From mboxrd@z Thu Jan  1 00:00:00 1970
Return-Path: <linux-kernel-owner@vger.kernel.org>
Received: (majordomo@vger.kernel.org) by vger.kernel.org via listexpand
	id S966911AbcA1P3A (ORCPT <rfc822;w@1wt.eu>);
	Thu, 28 Jan 2016 10:29:00 -0500
Received: from casper.infradead.org ([85.118.1.10]:42374 "EHLO
	casper.infradead.org" rhost-flags-OK-OK-OK-OK) by vger.kernel.org
	with ESMTP id S965759AbcA1P2z (ORCPT
	<rfc822;linux-kernel@vger.kernel.org>);
	Thu, 28 Jan 2016 10:28:55 -0500
Date: Thu, 28 Jan 2016 16:28:48 +0100
From: Peter Zijlstra <peterz@infradead.org>
To: Borislav Petkov <bp@alien8.de>
Cc: Huang Rui <ray.huang@amd.com>, Borislav Petkov <bp@suse.de>,
        Ingo Molnar <mingo@kernel.org>, Andy Lutomirski <luto@amacapital.net>,
        Thomas Gleixner <tglx@linutronix.de>, Robert Richter <rric@kernel.org>,
        Jacob Shin <jacob.w.shin@gmail.com>,
        John Stultz <john.stultz@linaro.org>,
        =?iso-8859-1?Q?Fr=E9d=E9ric?= Weisbecker <fweisbec@gmail.com>,
        linux-kernel@vger.kernel.org, spg_linux_kernel@amd.com, x86@kernel.org,
        Guenter Roeck <linux@roeck-us.net>,
        Andreas Herrmann <herrmann.der.user@googlemail.com>,
        Suravee Suthikulpanit <suravee.suthikulpanit@amd.com>,
        Aravind Gopalakrishnan <Aravind.Gopalakrishnan@amd.com>,
        Fengguang Wu <fengguang.wu@intel.com>, Aaron Lu <aaron.lu@intel.com>
Subject: Re: [PATCH v4] perf/x86/amd/power: Add AMD accumulated power
 reporting mechanism
Message-ID: <20160128152848.GT6356@twins.programming.kicks-ass.net>
References: <1453963131-2013-1-git-send-email-ray.huang@amd.com>
 <20160128090314.GB14274@pd.tnic>
MIME-Version: 1.0
Content-Type: text/plain; charset=us-ascii
Content-Disposition: inline
In-Reply-To: <20160128090314.GB14274@pd.tnic>
User-Agent: Mutt/1.5.21 (2012-12-30)
Sender: linux-kernel-owner@vger.kernel.org
List-ID: <linux-kernel.vger.kernel.org>
X-Mailing-List: linux-kernel@vger.kernel.org

On Thu, Jan 28, 2016 at 10:03:15AM +0100, Borislav Petkov wrote:

> +
> +struct power_pmu {
> +	raw_spinlock_t		lock;

Now that the list is gone, what does this thing protect?

> +	struct pmu		*pmu;

This member seems superfluous, there's only the one possible value.

> +	local64_t		cpu_sw_pwr_ptsc;
> +
> +	/*
> +	 * These two cpumasks are used for avoiding the allocations on the
> +	 * CPU_STARTING phase because power_cpu_prepare() will be called with
> +	 * IRQs disabled.
> +	 */
> +	cpumask_var_t		mask;
> +	cpumask_var_t		tmp_mask;
> +};
> +
> +static struct pmu pmu_class;
> +
> +/*
> + * Accumulated power represents the sum of each compute unit's (CU) power
> + * consumption.
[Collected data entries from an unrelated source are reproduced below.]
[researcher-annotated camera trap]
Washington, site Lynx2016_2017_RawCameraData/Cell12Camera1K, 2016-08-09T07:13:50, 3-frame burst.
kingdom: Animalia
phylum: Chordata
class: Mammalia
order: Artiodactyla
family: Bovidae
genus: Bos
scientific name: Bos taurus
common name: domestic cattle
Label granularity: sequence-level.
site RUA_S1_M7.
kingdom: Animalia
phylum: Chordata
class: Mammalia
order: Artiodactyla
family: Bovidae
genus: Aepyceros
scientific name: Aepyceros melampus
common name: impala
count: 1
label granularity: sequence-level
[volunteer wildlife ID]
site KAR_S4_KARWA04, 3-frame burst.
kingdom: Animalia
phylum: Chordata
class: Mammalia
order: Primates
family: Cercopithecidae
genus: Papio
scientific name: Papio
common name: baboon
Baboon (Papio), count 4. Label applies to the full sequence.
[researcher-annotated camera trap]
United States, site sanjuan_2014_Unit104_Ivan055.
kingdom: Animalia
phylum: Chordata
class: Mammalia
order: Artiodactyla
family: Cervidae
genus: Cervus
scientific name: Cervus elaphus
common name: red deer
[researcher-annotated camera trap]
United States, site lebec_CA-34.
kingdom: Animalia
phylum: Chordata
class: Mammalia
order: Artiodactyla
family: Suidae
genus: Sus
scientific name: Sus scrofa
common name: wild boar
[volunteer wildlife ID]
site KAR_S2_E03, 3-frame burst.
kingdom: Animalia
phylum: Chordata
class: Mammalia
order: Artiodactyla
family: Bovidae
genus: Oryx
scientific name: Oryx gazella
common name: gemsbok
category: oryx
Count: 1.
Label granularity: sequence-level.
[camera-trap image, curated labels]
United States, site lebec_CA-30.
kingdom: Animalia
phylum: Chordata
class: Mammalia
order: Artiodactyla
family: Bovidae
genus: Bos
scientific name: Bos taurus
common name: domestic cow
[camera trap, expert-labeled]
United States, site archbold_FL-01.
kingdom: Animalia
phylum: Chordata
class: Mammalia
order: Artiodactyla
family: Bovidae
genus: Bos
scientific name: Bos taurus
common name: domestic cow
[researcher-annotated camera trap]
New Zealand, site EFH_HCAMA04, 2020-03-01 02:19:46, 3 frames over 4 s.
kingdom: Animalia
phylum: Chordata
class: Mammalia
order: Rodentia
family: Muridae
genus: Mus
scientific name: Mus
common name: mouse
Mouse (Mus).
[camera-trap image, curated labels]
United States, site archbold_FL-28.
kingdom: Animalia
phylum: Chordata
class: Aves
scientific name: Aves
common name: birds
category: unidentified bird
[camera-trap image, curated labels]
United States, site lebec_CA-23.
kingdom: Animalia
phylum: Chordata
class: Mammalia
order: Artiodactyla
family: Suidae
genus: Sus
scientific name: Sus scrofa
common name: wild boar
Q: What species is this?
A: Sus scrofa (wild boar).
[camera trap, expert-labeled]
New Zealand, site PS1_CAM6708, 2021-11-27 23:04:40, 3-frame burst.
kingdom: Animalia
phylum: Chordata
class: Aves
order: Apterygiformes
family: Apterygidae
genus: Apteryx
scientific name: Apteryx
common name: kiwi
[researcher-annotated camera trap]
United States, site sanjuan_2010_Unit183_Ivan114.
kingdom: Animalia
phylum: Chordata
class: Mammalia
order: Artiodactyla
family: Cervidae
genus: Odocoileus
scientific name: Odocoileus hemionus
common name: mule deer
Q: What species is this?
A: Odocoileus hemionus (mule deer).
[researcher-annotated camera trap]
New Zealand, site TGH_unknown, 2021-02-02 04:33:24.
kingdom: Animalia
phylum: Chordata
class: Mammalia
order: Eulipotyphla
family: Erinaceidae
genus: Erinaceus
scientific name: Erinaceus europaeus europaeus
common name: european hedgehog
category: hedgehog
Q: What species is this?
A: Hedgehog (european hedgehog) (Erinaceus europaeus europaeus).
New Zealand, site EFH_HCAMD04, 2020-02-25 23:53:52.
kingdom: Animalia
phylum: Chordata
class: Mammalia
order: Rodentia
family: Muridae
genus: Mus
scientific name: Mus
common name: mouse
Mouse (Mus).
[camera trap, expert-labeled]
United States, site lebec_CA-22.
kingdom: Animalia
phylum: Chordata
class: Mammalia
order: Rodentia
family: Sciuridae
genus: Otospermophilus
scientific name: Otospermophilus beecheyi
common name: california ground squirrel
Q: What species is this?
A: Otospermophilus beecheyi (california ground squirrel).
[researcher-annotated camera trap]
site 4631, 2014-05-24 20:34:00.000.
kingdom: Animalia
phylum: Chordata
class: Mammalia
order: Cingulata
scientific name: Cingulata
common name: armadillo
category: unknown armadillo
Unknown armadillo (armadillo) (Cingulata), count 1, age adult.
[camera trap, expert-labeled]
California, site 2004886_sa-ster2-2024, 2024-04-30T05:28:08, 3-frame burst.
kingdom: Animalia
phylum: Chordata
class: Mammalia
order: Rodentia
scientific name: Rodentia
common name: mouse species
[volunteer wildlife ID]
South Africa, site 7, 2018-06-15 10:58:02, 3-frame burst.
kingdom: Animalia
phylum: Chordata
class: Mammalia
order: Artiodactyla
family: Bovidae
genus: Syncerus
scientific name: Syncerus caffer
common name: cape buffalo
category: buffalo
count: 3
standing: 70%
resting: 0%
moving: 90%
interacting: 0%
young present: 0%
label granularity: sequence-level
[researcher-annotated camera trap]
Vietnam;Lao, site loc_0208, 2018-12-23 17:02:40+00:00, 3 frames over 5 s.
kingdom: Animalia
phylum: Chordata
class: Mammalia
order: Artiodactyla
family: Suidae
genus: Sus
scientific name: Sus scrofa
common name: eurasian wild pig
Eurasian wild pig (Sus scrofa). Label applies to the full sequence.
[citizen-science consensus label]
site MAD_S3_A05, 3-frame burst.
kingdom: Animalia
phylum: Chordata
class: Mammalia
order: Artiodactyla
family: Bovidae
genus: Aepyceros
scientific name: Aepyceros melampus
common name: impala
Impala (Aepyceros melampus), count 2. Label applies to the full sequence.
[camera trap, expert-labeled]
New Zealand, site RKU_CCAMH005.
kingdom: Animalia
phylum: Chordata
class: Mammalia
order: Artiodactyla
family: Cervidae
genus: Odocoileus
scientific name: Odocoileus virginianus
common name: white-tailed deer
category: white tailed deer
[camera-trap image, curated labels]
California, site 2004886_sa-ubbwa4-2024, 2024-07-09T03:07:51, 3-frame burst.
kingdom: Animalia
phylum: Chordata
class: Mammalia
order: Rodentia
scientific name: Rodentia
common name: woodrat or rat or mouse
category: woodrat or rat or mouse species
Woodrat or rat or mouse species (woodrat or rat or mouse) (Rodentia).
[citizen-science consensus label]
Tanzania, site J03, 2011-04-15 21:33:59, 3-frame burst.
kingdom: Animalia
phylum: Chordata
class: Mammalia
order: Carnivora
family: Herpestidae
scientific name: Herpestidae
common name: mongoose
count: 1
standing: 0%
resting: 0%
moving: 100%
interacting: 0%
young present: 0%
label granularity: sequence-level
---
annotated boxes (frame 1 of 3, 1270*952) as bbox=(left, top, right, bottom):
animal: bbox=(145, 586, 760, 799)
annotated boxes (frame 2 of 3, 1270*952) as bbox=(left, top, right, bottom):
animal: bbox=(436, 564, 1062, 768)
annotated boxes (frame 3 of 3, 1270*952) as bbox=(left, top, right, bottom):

On any core of each CU we read the total accumulated power from
> + * MSR_F15H_CU_PWR_ACCUMULATOR. cpu_mask represents CPU bit map of all cores
> + * which are picked to measure the power for the CUs they belong to.
> + */
> +static cpumask_t cpu_mask;
> +
> +static DEFINE_PER_CPU(struct power_pmu *, amd_power_pmu);
> +
> +static u64 event_update(struct perf_event *event, struct power_pmu *pmu)
> +{

Is there ever a case where @pmu != __this_cpu_read(power_pmu) ?

> +	struct hw_perf_event *hwc = &event->hw;
> +	u64 prev_raw_count, new_raw_count, prev_ptsc, new_ptsc;
> +	u64 delta, tdelta;
> +
> +again:
> +	prev_raw_count = local64_read(&hwc->prev_count);
> +	prev_ptsc = local64_read(&pmu->cpu_sw_pwr_ptsc);
> +	rdmsrl(event->hw.event_base, new_raw_count);

Is hw.event_base != MSR_F15H_CU_PWR_ACCUMULATOR possible?

> +	rdmsrl(MSR_F15H_PTSC, new_ptsc);


Also, I suspect this doesn't do what you expect it to do.

We measure per-event PWR_ACC deltas, but per CPU PTSC values. These do
not match when there's more than 1 event on the CPU.

I would suggest adding a new struct to the hw_perf_event union with the
two u64 deltas like:

	struct { /* amd_power */
		u64 pwr_acc;
		u64 ptsc;
	};

And track these values per-event.

> +
> +	if (local64_cmpxchg(&hwc->prev_count, prev_raw_count,
> +			    new_raw_count) != prev_raw_count) {
> +		cpu_relax();
> +		goto again;
> +	}
> +
> +	/*
> +	 * Calculate the CU power consumption over a time period, the unit of
> +	 * final value (delta) is micro-Watts. Then add it to the event count.
> +	 */
> +	if (new_raw_count < prev_raw_count) {
> +		delta = max_cu_acc_power + new_raw_count;
> +		delta -= prev_raw_count;
> +	} else
> +		delta = new_raw_count - prev_raw_count;
> +
> +	delta *= cpu_pwr_sample_ratio * 1000;
> +	tdelta = new_ptsc - prev_ptsc;
> +
> +	do_div(delta, tdelta);
> +	local64_add(delta, &event->count);

Then this division can be redone on the total values, that looses less
precision over-all.

> +
> +	return new_raw_count;
> +}